As for Theon, obviously that is your opinion and you are entitled to it - and, if I am honest, I am rather enjoying the eloquent and thought out way you are conveying yourself - but I respectfully have to disagree. In the show especially, all the signs were there that he felt pure guilt and shame every step of the way. The expression on his face when he beheaded Rodrik, the expression he wore - but kept hidden from everyone - when he had the burnt bodies strung up. The conflict between the man he wanted to be and the man he thought he had to be was entirely present throughout. And his confession to Maester Luwin said as much, long before his mirrored confession to his mystery helper/betrayer. Which, speaking of, he didn't offer solely because of defeat. At that moment, he had hope and thought he was about to meet his sister and there was a chance to atone and make amends.
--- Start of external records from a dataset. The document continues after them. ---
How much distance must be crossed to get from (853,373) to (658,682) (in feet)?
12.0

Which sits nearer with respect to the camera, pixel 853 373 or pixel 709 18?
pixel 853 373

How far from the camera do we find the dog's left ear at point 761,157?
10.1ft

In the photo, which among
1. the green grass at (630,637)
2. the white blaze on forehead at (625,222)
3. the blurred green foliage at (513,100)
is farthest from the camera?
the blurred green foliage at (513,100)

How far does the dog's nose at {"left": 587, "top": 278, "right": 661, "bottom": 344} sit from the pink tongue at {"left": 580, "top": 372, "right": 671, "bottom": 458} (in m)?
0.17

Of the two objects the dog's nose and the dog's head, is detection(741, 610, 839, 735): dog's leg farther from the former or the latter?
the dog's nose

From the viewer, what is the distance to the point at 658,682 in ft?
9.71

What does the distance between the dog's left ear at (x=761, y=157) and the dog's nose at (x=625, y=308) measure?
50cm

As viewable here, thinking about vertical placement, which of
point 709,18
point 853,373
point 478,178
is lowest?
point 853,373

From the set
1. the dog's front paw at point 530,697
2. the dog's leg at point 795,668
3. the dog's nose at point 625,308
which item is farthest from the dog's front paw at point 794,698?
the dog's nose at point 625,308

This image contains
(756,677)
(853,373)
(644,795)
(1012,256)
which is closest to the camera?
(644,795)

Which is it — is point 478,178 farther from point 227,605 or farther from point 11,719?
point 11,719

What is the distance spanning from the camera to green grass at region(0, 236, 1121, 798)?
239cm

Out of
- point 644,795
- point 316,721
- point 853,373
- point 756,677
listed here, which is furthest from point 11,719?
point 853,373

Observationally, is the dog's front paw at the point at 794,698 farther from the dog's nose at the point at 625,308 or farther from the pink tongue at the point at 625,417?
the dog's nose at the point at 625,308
He didn't think too much of himself, he was forced to constantly think low of himself, reminded that he didn't belong, and his extreme desire to prove himself pushed him to extreme measures, and yes, stupid ones. But he is not merely crying because he lost. He knew he had lost at Winterfell, when he was surrounded. He didn't cry or attempt to run then. He resolved to face his judgement, face his obvious defeat and punishment and inevitable death. He knew then the true error of his ways and he was prepared to stick by his convictions and face the music. But instead, he was betrayed and is now being put through hell far and beyond what he deserves.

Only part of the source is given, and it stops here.